=== EXTRACTED ENTRIES ===
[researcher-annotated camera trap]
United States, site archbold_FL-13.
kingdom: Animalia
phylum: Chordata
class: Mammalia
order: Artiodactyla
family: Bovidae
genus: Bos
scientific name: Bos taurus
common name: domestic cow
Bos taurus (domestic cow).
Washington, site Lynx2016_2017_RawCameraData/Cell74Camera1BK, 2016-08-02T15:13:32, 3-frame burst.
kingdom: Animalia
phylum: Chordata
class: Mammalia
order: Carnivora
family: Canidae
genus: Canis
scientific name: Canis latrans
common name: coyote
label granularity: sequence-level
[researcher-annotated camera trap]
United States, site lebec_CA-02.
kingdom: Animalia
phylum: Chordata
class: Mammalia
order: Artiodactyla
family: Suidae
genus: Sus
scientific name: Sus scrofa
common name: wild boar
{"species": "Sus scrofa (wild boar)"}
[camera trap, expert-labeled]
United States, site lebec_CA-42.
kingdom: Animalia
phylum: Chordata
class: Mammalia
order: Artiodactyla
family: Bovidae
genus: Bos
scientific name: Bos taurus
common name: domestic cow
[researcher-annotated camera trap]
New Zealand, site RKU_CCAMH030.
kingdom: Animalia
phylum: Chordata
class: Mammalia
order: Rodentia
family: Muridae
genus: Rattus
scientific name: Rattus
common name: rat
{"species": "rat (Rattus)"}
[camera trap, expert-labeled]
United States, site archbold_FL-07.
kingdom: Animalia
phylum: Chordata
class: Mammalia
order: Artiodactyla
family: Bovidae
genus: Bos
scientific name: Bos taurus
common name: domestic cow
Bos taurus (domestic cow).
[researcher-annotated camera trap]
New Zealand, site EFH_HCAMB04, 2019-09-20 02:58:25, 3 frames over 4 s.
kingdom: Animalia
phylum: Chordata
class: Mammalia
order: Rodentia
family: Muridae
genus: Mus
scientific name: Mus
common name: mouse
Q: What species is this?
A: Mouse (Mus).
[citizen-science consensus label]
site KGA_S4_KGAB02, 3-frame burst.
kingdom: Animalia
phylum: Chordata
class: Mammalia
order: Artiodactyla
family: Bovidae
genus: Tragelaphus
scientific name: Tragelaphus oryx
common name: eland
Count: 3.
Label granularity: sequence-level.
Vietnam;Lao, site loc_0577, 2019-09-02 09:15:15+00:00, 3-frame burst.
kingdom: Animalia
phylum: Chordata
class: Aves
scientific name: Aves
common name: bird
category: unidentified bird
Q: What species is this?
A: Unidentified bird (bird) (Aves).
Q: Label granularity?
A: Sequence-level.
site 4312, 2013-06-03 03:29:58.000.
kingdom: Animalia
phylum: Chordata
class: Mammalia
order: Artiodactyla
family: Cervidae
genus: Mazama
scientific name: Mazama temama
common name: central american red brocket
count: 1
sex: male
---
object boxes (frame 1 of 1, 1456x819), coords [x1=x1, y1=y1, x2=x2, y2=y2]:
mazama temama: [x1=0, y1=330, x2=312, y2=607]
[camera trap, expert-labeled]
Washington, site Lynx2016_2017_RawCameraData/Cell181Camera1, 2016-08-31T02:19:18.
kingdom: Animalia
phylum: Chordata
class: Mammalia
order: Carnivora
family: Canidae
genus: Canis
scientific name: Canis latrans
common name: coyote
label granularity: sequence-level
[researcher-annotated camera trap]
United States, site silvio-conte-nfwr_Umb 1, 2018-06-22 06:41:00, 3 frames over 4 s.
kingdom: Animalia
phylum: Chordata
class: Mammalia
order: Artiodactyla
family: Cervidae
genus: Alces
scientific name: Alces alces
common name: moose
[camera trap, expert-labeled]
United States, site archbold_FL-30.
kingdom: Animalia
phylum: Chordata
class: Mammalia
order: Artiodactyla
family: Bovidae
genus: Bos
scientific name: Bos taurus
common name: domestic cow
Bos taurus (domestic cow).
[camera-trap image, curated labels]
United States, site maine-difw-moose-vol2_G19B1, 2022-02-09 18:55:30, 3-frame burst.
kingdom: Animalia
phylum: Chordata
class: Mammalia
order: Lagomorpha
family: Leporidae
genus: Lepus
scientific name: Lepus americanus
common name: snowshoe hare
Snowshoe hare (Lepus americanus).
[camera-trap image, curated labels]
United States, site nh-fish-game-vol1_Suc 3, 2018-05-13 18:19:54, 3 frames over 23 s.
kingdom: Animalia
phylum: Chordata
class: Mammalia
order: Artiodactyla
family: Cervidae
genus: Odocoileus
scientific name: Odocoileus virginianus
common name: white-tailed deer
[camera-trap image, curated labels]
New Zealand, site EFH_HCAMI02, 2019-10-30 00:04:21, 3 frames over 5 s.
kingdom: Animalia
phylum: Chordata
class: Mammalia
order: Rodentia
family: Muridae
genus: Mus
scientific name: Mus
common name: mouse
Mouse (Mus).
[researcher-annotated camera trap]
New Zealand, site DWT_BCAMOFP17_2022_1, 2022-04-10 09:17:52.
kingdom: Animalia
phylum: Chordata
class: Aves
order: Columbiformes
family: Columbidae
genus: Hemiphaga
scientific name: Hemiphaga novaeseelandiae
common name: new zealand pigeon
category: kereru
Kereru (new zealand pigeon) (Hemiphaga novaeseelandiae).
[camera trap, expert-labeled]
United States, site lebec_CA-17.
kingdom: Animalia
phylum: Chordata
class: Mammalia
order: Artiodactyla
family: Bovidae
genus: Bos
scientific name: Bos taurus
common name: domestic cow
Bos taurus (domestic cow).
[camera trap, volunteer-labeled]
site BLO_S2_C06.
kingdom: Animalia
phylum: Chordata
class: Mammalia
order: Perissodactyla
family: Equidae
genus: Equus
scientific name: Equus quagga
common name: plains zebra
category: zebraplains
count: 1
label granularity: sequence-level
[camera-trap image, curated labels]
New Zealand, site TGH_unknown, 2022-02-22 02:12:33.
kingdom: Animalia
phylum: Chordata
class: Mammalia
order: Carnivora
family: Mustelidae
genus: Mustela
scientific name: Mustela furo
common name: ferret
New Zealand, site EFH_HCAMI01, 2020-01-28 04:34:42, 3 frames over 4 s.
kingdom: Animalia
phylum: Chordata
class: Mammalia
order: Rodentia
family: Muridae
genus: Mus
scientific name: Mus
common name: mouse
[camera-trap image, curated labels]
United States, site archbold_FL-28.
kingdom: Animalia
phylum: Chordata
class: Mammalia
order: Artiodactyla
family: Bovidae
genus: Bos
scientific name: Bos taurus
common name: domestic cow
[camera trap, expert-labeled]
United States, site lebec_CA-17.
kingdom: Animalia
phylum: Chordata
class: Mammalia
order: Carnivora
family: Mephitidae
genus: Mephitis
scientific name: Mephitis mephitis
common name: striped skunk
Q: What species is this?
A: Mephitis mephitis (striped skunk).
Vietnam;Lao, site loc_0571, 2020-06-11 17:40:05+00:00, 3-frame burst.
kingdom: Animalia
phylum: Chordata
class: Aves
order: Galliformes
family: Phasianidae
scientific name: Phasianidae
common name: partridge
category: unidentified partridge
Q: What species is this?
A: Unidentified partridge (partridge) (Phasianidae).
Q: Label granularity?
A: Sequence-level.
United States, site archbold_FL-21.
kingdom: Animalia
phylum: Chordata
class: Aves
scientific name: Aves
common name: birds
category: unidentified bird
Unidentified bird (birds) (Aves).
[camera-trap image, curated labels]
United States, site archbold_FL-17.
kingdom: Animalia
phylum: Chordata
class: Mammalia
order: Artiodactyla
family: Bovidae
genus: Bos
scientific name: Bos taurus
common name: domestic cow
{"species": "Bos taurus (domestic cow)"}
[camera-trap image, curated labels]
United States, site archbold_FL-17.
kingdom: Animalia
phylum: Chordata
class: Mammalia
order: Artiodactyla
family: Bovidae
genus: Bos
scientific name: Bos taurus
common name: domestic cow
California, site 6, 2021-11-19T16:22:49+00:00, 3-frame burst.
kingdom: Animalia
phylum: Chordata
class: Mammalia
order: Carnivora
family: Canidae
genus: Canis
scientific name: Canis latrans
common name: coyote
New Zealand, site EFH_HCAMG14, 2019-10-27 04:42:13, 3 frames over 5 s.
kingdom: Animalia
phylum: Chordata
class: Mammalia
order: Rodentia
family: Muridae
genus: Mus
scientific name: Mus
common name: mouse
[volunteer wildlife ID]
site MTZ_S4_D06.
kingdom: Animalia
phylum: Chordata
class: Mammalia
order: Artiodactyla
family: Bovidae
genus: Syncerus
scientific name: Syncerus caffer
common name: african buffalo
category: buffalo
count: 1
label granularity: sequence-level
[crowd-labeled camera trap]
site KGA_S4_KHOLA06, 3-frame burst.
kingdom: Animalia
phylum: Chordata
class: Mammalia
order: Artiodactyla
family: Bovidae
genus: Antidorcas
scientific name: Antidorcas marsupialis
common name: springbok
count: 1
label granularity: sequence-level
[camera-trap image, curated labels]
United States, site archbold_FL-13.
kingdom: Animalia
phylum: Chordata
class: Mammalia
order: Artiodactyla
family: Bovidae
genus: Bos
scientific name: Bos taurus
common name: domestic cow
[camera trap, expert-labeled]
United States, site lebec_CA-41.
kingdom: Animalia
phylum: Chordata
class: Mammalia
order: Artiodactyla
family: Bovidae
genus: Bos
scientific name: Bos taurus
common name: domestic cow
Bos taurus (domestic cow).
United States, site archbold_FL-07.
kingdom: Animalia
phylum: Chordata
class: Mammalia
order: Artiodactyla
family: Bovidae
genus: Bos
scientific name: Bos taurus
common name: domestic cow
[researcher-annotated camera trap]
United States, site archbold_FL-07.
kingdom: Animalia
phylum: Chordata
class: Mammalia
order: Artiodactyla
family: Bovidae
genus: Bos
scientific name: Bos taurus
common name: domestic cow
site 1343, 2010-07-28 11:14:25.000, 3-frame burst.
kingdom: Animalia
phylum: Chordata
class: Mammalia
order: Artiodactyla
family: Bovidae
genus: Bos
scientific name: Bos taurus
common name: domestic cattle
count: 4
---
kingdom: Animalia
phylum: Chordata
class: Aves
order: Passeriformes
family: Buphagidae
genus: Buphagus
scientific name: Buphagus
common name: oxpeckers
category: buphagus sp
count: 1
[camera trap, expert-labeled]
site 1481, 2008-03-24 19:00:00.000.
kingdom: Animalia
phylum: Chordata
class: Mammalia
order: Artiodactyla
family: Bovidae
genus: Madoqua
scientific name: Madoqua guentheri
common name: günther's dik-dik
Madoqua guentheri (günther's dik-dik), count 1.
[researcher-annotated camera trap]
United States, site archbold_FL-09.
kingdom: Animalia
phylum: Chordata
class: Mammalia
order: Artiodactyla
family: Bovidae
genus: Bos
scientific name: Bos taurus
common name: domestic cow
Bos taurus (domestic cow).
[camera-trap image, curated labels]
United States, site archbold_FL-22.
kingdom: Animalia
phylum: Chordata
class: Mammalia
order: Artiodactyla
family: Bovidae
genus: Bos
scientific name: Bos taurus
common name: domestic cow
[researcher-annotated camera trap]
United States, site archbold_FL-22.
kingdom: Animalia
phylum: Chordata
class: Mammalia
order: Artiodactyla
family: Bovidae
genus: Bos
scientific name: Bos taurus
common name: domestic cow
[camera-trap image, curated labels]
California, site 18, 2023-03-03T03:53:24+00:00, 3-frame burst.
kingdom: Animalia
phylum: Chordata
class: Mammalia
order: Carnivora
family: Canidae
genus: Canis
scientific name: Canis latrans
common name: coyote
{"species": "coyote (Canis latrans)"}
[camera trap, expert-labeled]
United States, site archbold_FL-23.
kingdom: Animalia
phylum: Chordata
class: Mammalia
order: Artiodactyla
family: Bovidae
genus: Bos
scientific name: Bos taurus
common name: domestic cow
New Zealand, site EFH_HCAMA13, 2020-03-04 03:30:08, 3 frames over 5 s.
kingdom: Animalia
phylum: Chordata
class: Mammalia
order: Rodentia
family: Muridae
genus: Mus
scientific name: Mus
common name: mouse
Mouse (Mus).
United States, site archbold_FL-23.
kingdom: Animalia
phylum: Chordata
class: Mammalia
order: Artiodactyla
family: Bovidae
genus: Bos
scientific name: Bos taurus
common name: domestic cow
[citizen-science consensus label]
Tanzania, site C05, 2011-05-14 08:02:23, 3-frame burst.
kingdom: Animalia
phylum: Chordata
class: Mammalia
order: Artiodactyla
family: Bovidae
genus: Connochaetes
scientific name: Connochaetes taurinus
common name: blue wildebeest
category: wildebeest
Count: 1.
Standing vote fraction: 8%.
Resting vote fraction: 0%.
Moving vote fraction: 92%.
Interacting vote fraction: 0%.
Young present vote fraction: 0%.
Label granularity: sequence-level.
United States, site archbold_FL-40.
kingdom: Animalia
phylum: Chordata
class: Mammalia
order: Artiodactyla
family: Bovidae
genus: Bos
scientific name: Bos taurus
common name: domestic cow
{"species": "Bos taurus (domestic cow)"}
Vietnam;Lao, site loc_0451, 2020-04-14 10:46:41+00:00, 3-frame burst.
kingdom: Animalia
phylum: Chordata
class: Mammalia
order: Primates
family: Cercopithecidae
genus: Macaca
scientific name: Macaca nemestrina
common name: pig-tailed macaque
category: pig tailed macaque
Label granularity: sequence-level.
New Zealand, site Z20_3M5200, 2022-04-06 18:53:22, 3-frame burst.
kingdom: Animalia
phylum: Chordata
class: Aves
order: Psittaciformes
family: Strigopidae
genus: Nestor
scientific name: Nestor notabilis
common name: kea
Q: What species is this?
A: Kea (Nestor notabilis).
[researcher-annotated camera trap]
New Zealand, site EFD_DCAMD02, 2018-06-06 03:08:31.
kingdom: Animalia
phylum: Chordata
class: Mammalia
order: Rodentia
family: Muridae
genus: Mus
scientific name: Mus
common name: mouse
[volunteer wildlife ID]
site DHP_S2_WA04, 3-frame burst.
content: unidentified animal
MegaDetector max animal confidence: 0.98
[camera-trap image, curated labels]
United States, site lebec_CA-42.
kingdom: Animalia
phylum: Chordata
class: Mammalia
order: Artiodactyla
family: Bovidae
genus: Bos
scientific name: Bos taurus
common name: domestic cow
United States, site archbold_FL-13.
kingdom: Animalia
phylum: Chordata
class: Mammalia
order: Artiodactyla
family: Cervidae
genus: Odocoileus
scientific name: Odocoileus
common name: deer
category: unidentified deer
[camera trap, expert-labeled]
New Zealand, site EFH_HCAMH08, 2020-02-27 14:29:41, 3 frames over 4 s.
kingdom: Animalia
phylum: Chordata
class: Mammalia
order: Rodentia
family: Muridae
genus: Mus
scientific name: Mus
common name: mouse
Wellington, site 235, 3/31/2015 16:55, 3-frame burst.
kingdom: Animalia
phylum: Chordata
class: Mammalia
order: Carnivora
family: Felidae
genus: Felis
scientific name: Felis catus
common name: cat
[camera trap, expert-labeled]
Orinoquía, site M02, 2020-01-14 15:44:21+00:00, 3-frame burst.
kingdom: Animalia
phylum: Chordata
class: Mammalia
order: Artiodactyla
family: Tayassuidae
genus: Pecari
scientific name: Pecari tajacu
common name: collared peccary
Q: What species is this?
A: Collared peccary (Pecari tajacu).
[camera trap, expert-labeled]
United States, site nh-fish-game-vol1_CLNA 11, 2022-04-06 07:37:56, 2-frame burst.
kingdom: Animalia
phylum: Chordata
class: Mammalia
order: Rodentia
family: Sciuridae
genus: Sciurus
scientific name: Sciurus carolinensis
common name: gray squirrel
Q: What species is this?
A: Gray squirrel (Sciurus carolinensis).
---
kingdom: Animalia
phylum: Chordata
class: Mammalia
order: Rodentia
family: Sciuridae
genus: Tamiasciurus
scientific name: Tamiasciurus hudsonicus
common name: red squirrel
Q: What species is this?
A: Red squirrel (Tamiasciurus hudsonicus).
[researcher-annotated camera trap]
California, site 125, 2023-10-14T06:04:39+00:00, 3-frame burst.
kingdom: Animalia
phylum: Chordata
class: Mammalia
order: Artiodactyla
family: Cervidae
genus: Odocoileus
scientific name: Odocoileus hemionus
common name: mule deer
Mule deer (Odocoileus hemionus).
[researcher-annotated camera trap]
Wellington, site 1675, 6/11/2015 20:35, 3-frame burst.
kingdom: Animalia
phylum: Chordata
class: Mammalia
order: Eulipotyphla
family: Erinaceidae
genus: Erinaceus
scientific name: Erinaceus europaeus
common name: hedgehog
===
__REQUIREMENT__:
Would you print exactly, and only, the lines of the data above from the line with "New Zealand, site DWT_BCAMOFP17_2022_1, 2022-04-10" through the line with "family: Equidae", inclusive?

__EXERCISE ANSWER__:
New Zealand, site DWT_BCAMOFP17_2022_1, 2022-04-10 09:17:52.
kingdom: Animalia
phylum: Chordata
class: Aves
order: Columbiformes
family: Columbidae
genus: Hemiphaga
scientific name: Hemiphaga novaeseelandiae
common name: new zealand pigeon
category: kereru
Kereru (new zealand pigeon) (Hemiphaga novaeseelandiae).
[camera trap, expert-labeled]
United States, site lebec_CA-17.
kingdom: Animalia
phylum: Chordata
class: Mammalia
order: Artiodactyla
family: Bovidae
genus: Bos
scientific name: Bos taurus
common name: domestic cow
Bos taurus (domestic cow).
[camera trap, volunteer-labeled]
site BLO_S2_C06.
kingdom: Animalia
phylum: Chordata
class: Mammalia
order: Perissodactyla
family: Equidae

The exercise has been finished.